You can easily use emoji for more than reactions:

https://hackernoon.com/try-this-text-only-in-emojis-1af2bfcf...


When I see a line of emojis, I just skip them. One or two I can handle.


A concept in some ways similar (in not being phonetic, for example), but arguably more interesting due to its non-linearity, is Unker writing system: https://news.ycombinator.com/item?id=23412776


> on the premise that “interlinguistic communication is mainly carried on by reading and writing”.

I'm betting this person vastly underestimated the number of pidgins and creoles that have popped up ad-hoc in random places in the world.
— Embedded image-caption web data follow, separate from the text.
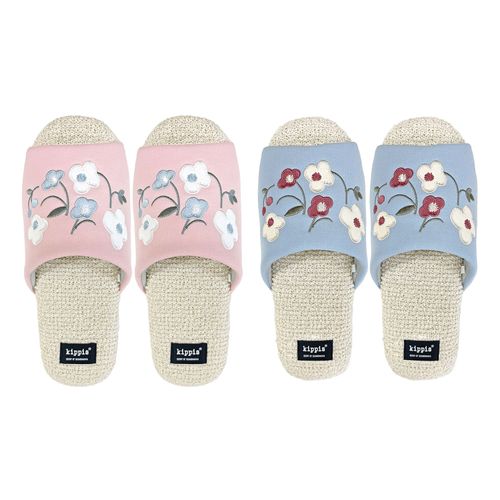 0



アセット
kippis スリッパ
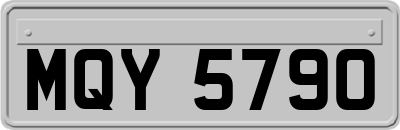 MQY5790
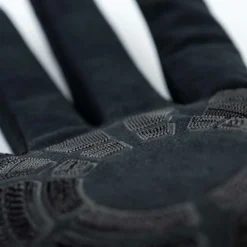 Guanti Prologo Energrip long - Nero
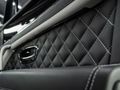 2020 Bentley Bentayga Speed W12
>this person vastly underestimated the number of pidgins and creoles that have popped up ad-hoc

The key adjective that you quoted is "interlinguistic" which is a planned language for international communication. From the wikipedia page[1]:

>Interlinguistics, as the science of planned languages, has existed for more than a century as a specific branch of linguistics[1] for the study of various aspects of linguistic communication. Interlinguistics is a discipline formalized by Otto Jespersen in 1931 as the science of interlanguages, i.e. contact languages tailored for international communication.

As you said, pidgins & creoles are unplanned/organic/adhoc -- so they're not deliberately interlinguistic.

[1] https://en.wikipedia.org/wiki/Interlinguistics


There was a nice Radiolab podcast about this: https://www.wnycstudios.org/podcasts/radiolab/segments/25719...

And also another podcast from NPR: https://www.wnycstudios.org/podcasts/notetoself/articles/cha...

I found the Radiolab one entertaining.